A Strasbourg, il travailla d’abord dans l’atelier du peintre et aquafortiste, le baron Lothar von Seebach. Puis, il vint à Paris, s’inscrivit à l’Atelier de Gustave Moreau et ensuite à l’Atelier Luc-Olivier Merson. Dès 1903, il commença à exposer, au Salon de la Société Nationale des Beaux-Arts.

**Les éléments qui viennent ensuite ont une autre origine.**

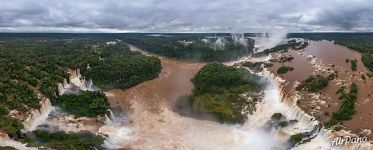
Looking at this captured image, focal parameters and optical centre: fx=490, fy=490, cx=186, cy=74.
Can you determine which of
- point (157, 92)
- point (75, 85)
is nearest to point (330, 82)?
point (157, 92)

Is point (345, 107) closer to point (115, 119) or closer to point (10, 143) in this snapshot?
point (115, 119)

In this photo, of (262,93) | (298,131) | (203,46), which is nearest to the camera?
(298,131)

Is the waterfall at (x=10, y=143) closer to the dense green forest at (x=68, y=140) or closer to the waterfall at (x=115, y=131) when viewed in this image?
the dense green forest at (x=68, y=140)

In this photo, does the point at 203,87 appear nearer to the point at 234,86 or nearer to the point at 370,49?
the point at 234,86

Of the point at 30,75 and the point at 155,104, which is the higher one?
the point at 30,75

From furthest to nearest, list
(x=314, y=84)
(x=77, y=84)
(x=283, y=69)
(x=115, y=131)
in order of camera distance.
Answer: (x=283, y=69)
(x=77, y=84)
(x=314, y=84)
(x=115, y=131)

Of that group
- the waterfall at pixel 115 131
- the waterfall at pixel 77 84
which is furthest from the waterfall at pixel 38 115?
the waterfall at pixel 77 84

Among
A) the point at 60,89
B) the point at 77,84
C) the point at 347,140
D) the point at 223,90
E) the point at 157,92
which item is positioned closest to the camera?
the point at 347,140

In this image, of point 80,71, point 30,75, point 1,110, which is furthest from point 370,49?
point 1,110
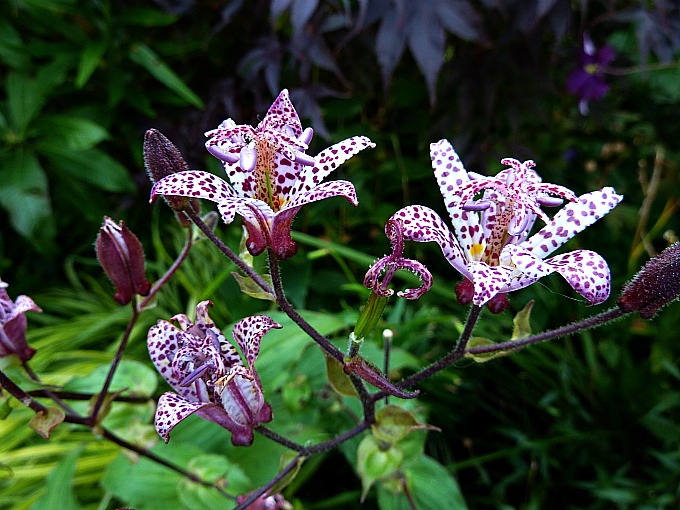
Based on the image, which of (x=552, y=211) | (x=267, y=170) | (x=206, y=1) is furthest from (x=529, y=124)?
(x=267, y=170)

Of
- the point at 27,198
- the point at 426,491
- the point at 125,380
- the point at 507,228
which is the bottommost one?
the point at 426,491

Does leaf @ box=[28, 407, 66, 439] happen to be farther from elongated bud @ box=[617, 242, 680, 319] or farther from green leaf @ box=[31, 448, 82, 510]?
elongated bud @ box=[617, 242, 680, 319]

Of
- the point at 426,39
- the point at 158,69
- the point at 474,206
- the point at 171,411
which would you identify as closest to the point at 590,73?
the point at 426,39

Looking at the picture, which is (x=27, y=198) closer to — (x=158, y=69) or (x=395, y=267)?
(x=158, y=69)

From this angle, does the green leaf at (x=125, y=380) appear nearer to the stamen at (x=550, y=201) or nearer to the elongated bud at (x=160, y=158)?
the elongated bud at (x=160, y=158)

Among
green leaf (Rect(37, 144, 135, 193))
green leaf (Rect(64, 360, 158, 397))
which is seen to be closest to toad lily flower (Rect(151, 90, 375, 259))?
green leaf (Rect(64, 360, 158, 397))

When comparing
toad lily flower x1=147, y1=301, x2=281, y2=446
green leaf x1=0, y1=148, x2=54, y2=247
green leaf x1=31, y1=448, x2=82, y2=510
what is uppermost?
toad lily flower x1=147, y1=301, x2=281, y2=446

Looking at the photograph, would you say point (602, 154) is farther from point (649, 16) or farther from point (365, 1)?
point (365, 1)
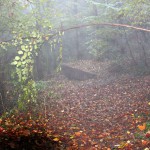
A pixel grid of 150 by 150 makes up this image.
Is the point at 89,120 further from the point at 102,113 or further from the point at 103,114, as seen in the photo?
the point at 102,113

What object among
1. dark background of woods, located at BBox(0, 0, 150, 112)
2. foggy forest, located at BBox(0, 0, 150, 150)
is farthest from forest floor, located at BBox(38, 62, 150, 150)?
dark background of woods, located at BBox(0, 0, 150, 112)

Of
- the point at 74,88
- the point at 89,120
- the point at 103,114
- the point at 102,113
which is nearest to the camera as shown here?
the point at 89,120

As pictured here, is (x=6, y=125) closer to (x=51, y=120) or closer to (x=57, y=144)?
(x=57, y=144)

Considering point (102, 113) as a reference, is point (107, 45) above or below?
above

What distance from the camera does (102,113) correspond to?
393 inches

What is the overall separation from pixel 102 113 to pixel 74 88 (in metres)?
5.94

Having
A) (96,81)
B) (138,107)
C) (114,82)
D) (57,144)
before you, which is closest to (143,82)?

Il proposera une oeuvre singulière, celle d’un primitif du XXème siècle dont le sacré et la Bretagne seront les deux piliers. Sa vie est faite de nombreux séjours à l’étranger (Etats-Unis, Belgique, Brésil) ainsi que d’amitiés fidèles, comme celle qui le lie à Georges Bernanos. Hors des modes et des grands courants artistiques, Cornélius est un peintre unique, peut-être dérangeant, l’un des moins faciles dans sa violente expressivité, dans son contenu affectif et son splendide isolement. On adore ou pas!?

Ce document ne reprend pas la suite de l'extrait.